The new Team Flasch played in a limited number of events during the 2020–21 season due to the pandemic. Of the three events they participated in, they won two local events in Saskatoon. Due to the COVID-19 pandemic in Canada, the qualification process for the 2021 Canadian Olympic Curling Trials had to be modified to qualify enough teams for the championship. In these modifications, Curling Canada created the 2021 Canadian Curling Trials Direct-Entry Event, an event where five teams would compete to try to earn one of three spots into the 2021 Canadian Olympic Curling Trials. Team Flasch qualified for the Trials Direct-Entry Event due to their World Ranking. The team went 1–3 through the round-robin, finishing in fourth place and not advancing directly to the Trials.
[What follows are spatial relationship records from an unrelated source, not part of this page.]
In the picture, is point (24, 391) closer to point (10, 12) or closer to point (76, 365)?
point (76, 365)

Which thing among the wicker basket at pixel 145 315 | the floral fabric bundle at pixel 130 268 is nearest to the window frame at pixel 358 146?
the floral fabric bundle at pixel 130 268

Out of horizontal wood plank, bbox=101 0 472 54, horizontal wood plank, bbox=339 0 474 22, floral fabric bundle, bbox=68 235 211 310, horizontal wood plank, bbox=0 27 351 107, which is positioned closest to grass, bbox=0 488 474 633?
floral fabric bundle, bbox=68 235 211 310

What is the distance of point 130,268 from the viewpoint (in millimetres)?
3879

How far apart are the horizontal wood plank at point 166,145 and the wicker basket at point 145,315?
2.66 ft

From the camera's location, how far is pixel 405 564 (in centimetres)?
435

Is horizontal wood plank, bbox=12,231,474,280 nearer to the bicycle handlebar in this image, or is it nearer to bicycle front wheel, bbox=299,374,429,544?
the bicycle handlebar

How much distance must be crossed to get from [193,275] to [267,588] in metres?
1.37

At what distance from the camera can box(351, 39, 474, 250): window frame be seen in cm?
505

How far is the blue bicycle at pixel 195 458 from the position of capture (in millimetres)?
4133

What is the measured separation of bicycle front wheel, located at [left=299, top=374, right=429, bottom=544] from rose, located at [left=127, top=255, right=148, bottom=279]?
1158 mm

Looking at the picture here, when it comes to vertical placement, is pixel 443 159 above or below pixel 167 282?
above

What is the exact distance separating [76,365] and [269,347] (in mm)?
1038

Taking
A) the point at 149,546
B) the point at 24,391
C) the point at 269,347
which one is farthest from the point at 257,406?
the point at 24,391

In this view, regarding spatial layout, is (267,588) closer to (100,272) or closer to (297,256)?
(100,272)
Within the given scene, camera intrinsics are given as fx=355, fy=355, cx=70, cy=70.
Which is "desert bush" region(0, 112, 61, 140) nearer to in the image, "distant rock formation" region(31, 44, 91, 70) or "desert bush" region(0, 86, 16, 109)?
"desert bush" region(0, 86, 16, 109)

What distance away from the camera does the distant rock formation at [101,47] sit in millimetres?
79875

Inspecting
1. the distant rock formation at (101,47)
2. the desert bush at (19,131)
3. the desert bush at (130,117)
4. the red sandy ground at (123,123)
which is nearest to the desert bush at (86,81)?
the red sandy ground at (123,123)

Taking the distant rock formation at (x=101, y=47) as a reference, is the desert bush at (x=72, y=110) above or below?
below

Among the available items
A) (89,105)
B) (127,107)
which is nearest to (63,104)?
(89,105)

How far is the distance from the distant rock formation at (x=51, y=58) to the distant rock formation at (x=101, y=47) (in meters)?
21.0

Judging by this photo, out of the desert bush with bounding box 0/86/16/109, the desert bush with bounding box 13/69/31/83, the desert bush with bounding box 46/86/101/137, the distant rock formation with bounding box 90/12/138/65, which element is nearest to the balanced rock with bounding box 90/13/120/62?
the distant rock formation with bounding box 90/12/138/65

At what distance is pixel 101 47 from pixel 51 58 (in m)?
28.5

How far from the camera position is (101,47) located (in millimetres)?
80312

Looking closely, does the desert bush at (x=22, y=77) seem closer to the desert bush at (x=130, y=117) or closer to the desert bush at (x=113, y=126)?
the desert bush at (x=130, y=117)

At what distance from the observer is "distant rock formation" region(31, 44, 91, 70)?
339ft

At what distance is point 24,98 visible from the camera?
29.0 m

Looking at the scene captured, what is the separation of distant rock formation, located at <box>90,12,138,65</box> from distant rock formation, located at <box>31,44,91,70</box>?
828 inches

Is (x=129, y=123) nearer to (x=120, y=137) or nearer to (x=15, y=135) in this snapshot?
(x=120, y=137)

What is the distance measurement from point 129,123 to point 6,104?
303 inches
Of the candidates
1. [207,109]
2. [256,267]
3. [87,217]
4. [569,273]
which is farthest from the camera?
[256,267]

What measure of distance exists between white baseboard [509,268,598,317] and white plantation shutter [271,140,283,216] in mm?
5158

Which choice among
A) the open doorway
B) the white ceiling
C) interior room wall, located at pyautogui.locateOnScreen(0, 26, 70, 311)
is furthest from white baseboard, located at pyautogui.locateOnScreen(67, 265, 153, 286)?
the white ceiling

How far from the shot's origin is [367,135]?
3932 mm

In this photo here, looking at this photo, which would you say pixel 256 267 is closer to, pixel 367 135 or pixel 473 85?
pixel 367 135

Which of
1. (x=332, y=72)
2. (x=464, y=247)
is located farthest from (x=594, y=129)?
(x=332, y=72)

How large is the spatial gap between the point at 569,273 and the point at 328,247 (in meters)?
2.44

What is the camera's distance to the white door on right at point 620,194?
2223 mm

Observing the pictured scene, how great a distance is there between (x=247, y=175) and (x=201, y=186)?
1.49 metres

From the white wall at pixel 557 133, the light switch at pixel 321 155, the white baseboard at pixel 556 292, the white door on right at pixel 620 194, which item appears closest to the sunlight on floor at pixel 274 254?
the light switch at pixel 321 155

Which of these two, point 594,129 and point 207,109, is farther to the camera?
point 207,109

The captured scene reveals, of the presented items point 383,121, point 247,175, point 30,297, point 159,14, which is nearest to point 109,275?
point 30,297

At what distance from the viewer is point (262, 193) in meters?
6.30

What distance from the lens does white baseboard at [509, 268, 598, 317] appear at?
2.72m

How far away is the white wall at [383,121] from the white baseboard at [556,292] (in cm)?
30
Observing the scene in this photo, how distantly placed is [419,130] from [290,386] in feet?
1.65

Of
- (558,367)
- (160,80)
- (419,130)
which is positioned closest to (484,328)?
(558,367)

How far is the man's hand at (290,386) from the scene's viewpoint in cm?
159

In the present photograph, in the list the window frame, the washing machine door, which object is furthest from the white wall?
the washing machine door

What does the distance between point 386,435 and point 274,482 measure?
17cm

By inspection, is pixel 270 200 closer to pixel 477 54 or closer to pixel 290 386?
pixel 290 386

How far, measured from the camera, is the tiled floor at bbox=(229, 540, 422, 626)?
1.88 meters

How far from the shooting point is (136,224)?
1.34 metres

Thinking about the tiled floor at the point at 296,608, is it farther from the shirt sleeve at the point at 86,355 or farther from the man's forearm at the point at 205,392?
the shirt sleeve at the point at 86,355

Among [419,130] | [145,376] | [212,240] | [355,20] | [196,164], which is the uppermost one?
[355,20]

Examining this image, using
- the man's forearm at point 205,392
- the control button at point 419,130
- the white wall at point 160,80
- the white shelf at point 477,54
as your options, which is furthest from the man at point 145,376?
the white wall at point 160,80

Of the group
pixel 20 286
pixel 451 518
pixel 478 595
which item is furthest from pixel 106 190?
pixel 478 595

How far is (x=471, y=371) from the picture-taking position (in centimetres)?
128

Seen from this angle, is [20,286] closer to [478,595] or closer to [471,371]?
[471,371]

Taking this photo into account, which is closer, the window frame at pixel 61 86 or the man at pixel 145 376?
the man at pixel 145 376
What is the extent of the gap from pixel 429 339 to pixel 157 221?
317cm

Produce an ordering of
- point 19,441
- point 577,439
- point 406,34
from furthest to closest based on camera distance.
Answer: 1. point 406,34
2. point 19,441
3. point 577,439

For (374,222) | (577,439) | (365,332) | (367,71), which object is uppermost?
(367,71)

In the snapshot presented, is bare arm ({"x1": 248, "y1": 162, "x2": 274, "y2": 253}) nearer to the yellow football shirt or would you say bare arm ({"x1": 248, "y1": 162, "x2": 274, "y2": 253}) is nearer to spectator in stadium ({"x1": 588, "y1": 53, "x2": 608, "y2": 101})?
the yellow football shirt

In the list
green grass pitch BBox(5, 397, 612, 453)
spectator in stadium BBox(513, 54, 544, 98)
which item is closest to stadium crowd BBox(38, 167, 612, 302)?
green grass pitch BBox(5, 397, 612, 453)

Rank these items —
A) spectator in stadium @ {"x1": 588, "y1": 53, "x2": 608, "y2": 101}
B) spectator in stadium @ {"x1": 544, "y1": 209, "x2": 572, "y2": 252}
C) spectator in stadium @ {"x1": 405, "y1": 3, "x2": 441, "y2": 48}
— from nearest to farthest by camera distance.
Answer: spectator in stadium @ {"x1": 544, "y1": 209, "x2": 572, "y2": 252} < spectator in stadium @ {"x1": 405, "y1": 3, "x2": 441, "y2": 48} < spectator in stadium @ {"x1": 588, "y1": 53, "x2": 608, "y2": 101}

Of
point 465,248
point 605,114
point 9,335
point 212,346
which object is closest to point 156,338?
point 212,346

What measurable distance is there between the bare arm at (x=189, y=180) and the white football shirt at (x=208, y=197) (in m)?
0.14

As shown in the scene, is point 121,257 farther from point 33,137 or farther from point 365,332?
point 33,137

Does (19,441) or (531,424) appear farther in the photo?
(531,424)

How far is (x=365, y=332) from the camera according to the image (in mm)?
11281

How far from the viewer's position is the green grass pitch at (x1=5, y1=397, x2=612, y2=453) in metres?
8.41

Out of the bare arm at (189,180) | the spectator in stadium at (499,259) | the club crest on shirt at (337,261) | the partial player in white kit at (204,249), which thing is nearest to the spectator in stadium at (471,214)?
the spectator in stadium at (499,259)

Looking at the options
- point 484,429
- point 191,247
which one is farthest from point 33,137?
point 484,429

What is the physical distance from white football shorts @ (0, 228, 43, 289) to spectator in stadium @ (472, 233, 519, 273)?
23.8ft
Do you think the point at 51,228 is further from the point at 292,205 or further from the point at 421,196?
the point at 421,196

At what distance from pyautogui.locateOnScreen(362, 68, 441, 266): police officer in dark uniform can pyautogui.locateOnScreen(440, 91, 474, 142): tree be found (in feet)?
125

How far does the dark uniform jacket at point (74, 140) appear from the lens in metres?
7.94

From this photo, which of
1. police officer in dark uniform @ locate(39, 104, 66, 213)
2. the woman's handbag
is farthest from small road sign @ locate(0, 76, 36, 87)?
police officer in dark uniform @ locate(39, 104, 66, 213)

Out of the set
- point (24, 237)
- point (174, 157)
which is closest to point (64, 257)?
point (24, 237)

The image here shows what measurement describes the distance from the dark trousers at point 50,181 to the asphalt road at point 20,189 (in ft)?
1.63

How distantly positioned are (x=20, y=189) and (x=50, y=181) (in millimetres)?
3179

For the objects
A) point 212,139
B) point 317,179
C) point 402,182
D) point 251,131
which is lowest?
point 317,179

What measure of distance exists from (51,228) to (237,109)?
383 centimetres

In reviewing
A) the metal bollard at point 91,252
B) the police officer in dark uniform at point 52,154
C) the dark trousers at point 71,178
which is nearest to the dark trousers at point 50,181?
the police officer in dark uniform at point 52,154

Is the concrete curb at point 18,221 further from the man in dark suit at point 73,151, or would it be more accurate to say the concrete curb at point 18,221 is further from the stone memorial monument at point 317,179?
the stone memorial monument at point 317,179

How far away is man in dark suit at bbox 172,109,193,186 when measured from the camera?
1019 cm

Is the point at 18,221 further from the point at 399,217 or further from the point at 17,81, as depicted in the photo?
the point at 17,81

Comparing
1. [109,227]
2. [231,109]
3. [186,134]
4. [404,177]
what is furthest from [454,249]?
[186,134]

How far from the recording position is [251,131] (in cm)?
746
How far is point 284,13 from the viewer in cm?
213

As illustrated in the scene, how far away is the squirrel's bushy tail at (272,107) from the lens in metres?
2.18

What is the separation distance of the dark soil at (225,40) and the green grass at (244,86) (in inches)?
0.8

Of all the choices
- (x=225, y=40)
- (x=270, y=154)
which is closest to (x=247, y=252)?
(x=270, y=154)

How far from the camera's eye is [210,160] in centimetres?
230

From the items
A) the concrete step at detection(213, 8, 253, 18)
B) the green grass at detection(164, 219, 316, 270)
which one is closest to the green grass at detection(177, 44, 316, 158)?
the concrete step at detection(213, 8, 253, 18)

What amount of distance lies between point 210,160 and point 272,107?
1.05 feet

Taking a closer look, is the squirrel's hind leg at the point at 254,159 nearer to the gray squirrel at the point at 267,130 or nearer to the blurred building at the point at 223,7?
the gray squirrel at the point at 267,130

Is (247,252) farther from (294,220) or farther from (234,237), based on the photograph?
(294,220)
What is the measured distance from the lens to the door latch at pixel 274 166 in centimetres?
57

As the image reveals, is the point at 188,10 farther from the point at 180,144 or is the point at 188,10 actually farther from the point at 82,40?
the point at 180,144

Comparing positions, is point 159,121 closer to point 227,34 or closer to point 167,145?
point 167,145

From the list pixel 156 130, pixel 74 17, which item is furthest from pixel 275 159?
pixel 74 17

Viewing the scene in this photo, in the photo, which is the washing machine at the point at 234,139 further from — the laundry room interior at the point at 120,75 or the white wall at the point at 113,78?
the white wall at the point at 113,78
Team Flasch had one final chance to advance to the Olympic Trials through the 2021 Canadian Olympic Curling Pre-Trials, however, they lost their final two round robin games and did not advance to the playoff round. Elsewhere on tour, the team had back-to-back semifinal finishes at the IG Wealth Management Western Showdown and the Nufloors Penticton Curling Classic. They also finished runner-up at the Red Deer Curling Classic after losing to the Ryan Jacques rink in the final. Entering the 2022 SaskTel Tankard, Team Flasch were the second ranked team behind the Matt Dunstone rink. After losing two games early in the triple knockout event, the team rallied off four straight victories to reach the provincial final where they faced the Dunstone rink. Following a single in the ninth end to take the lead, Team Flasch stole a point in the tenth end to upset Team Dunstone and win the provincial title. The win earned them the right to represent Saskatchewan at the 2022 Tim Hortons Brier where they finished with a 6–2 round robin record, including a victory over the Dunstone rink in the final draw. They then had to play Dunstone (representing Wild Card) again in a tiebreaker, which they won 9–5. In the playoffs, they knocked off Northern Ontario's Brad Jacobs rink before losing to former teammates in Alberta's Koe rink and Brad Gushue's Wild Card team, settling for fourth. They ended their season at the 2022 Players' Championship Grand Slam event where they missed the playoffs.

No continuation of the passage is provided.